Numerical simulations addressed the choice of imaging parameters at 3T to maximize S/N and the data acquisition rate while staying within specific absorption rate limits. The increase in S/N at 3T was verified in vivo. An imaging protocol was developed with S/N, spatial resolution, and temporal resolution suitable for intracranial angiography. Partial Fourier imaging, parallel imaging, and the time-resolved echo-shared acquisition technique (TREAT) were all used to achieve sufficient undersampling.

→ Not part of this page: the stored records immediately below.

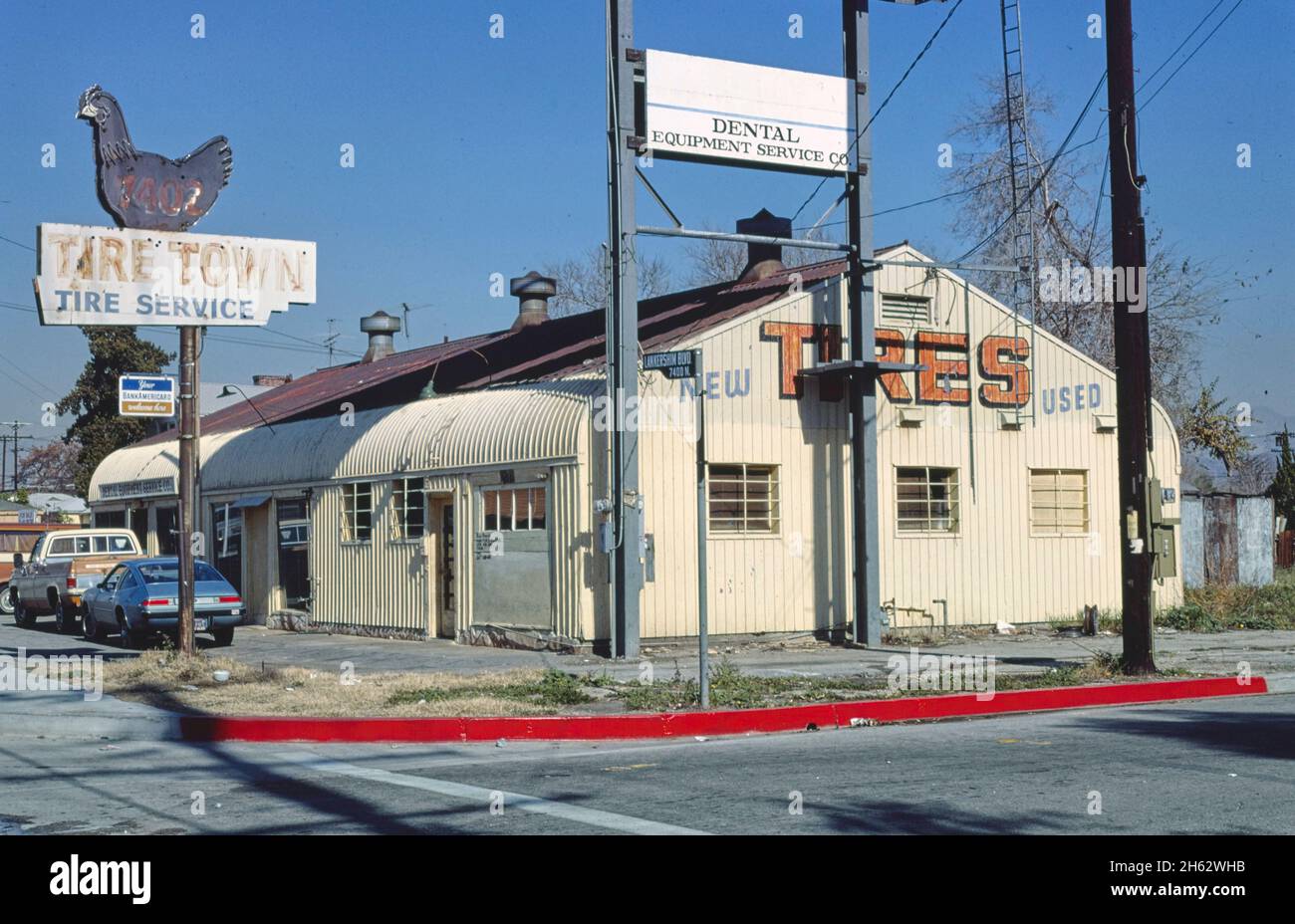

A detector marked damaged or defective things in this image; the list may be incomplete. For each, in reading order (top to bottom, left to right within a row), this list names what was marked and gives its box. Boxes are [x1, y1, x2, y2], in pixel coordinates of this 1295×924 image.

rusty metal roof [148, 251, 857, 442]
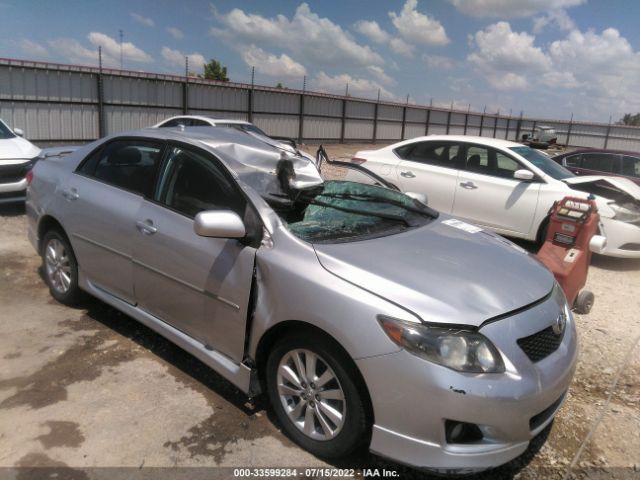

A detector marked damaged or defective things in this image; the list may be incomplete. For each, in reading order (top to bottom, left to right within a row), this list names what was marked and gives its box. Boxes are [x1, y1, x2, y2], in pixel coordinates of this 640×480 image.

damaged windshield [268, 180, 438, 242]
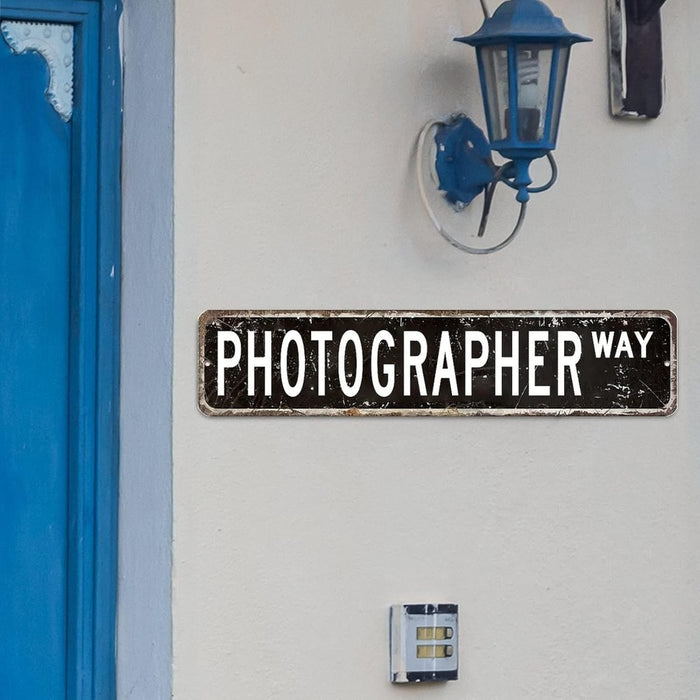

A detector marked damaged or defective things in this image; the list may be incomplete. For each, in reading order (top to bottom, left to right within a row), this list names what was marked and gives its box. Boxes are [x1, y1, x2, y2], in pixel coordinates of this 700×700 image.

weathered rust spot on sign [198, 310, 680, 416]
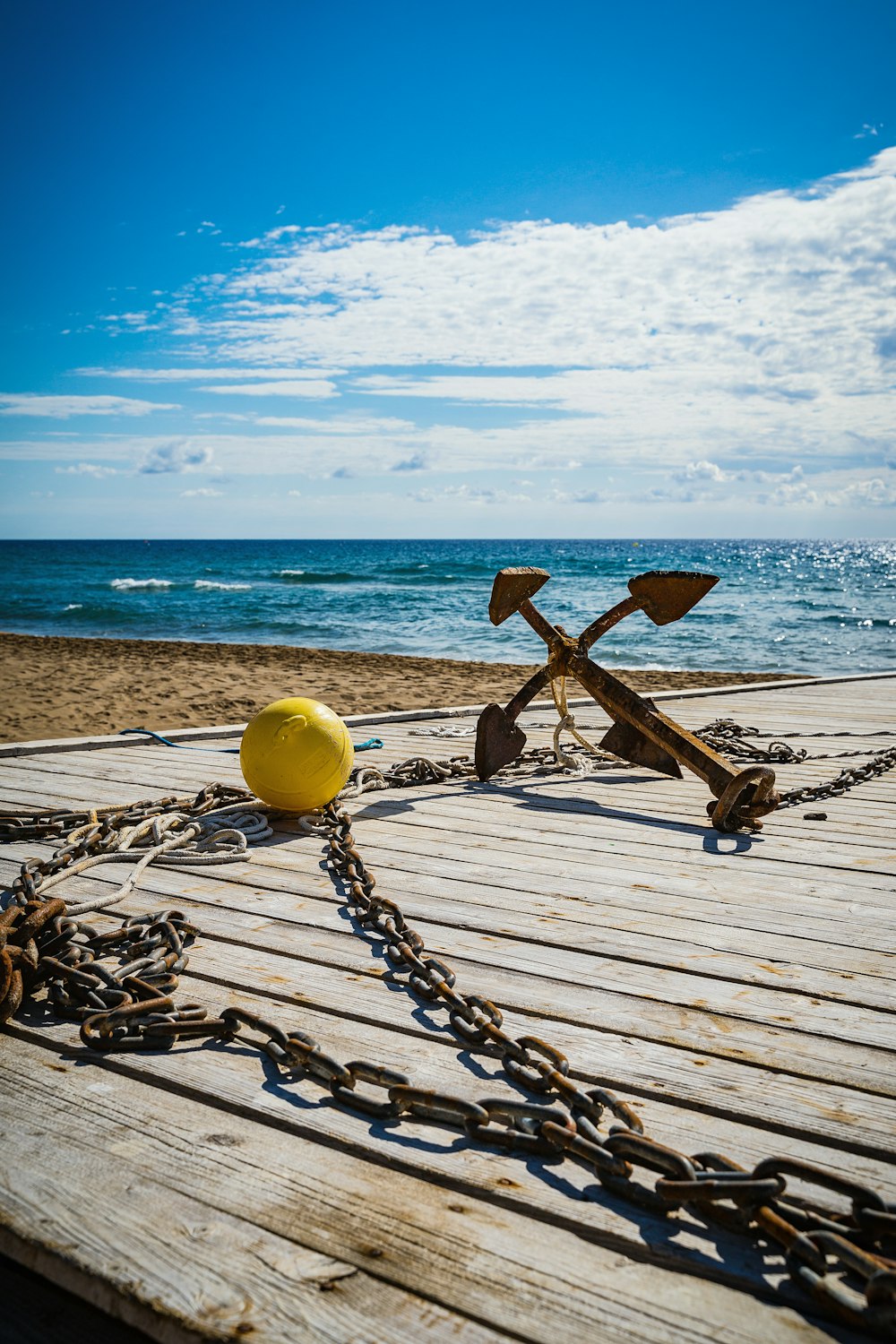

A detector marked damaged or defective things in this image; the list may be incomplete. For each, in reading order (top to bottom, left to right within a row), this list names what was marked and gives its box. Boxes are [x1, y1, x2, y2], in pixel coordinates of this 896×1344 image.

rusty metal surface [475, 564, 779, 828]
rusty anchor [475, 567, 779, 828]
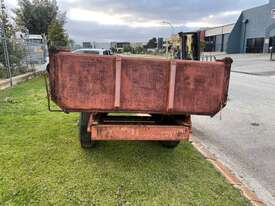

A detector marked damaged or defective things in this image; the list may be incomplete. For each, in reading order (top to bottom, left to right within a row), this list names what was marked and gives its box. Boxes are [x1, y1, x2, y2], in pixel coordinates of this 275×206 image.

rusty metal trailer [45, 49, 233, 147]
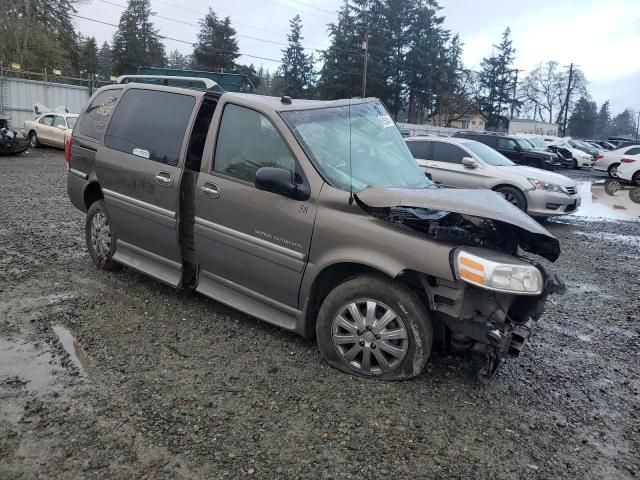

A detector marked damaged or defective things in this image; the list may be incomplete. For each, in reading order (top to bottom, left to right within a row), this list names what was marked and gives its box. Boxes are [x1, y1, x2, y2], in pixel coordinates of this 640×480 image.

damaged minivan [66, 77, 564, 380]
dented hood [358, 188, 564, 262]
broken headlight [456, 249, 540, 294]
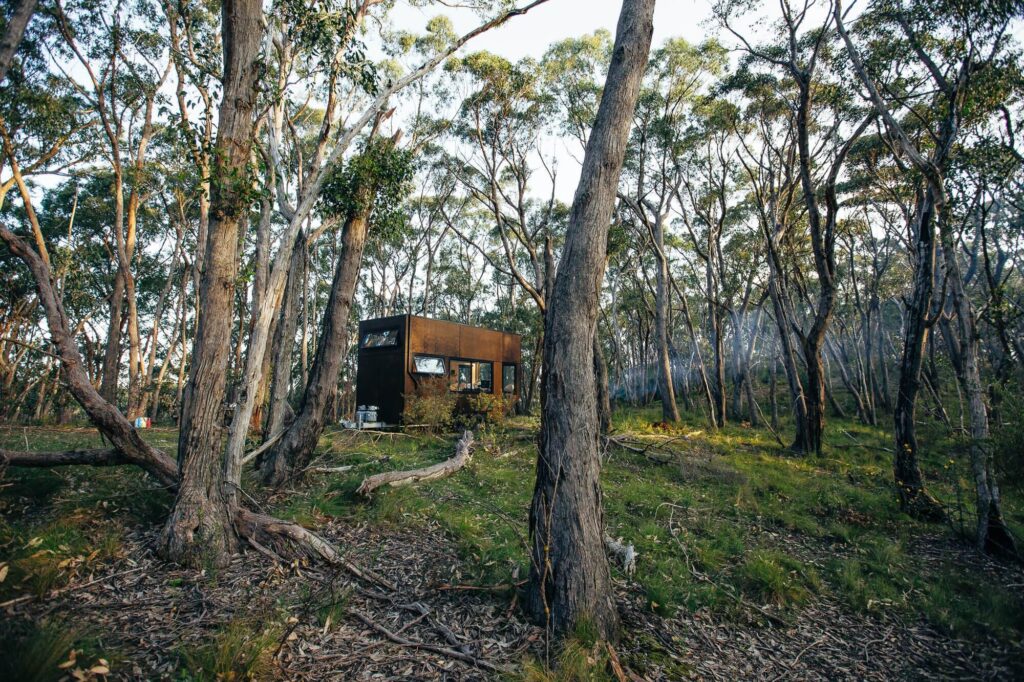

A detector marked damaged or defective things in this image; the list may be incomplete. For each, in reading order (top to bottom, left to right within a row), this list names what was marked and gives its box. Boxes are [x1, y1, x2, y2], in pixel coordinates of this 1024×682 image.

In 40 volunteers and 10 patients exhibiting arteriovenous malformations or fistulas, intracranial time-resolved contrast-enhanced MRA with high acceleration at high field produced diagnostic-quality images suitable for assessment of pathologies involving arteriovenous shunting or retrograde flow. The technique provided spatial resolution of 1.1 x 1.1 x 2.5 mm and temporal resolution of 2.5 seconds/frame. The combination of several acceleration methods, each with modest acceleration, can provide a high overall acceleration without the artifacts of any one technique becoming too pronounced.
By taking advantage of the increased S/N provided by 3T magnets over conventional 1.5T magnets and converting this additional S/N into higher temporal resolution through acceleration strategies, intracranial time-resolved MRA becomes feasible.
本文介绍了一种使用欠采样策略和高场(3T)扫描仪相结合的高时间分辨率磁共振血管造影(MRA)方法。目前,由于传统放射数字减影血管造影具有高空间和时间分辨率,因此对涉及动静脉分流或逆流的脑血管疾病的评估是通过传统放射数字减影血管造影来完成的。多期MRA有可能无创地提供相同的诊断信息,尽管这在技术上具有挑战性,因为在磁共振成像中,信号强度与噪声比(S/N)、空间分辨率和时间分辨率之间存在固有的权衡。
数值模拟解决了在3T时成像参数的选择问题,以在保持特定吸收率限制的同时最大化S/N和数据采集率。在体内验证了3T时S/N的增加。开发了一种适用于颅内血管造影的具有S/N、空间分辨率和时间分辨率的成像方案。部分傅里叶成像、并行成像和时间分辨回波共享采集技术(TREAT)都用于实现足够的欠采样。
在40名志愿者和10名患有动静脉畸形或瘘管的患者中,高场下具有高加速的颅内时间分辨对比增强MRA产生了适用于评估涉及动静脉分流或逆流的病变的诊断质量图像。该技术提供了1.1×1.1×2.5mm的空间分辨率和2.5秒/帧的时间分辨率。几种加速方法的组合,每种方法都有适度的加速,可以提供高总体加速,而不会使任何一种技术的伪影变得过于明显。
通过利用3T磁体比传统1.5T磁体提供的更高S/N,并通过加速策略将这种额外的S/N转换为更高的时间分辨率,颅内时间分辨MRA变得可行。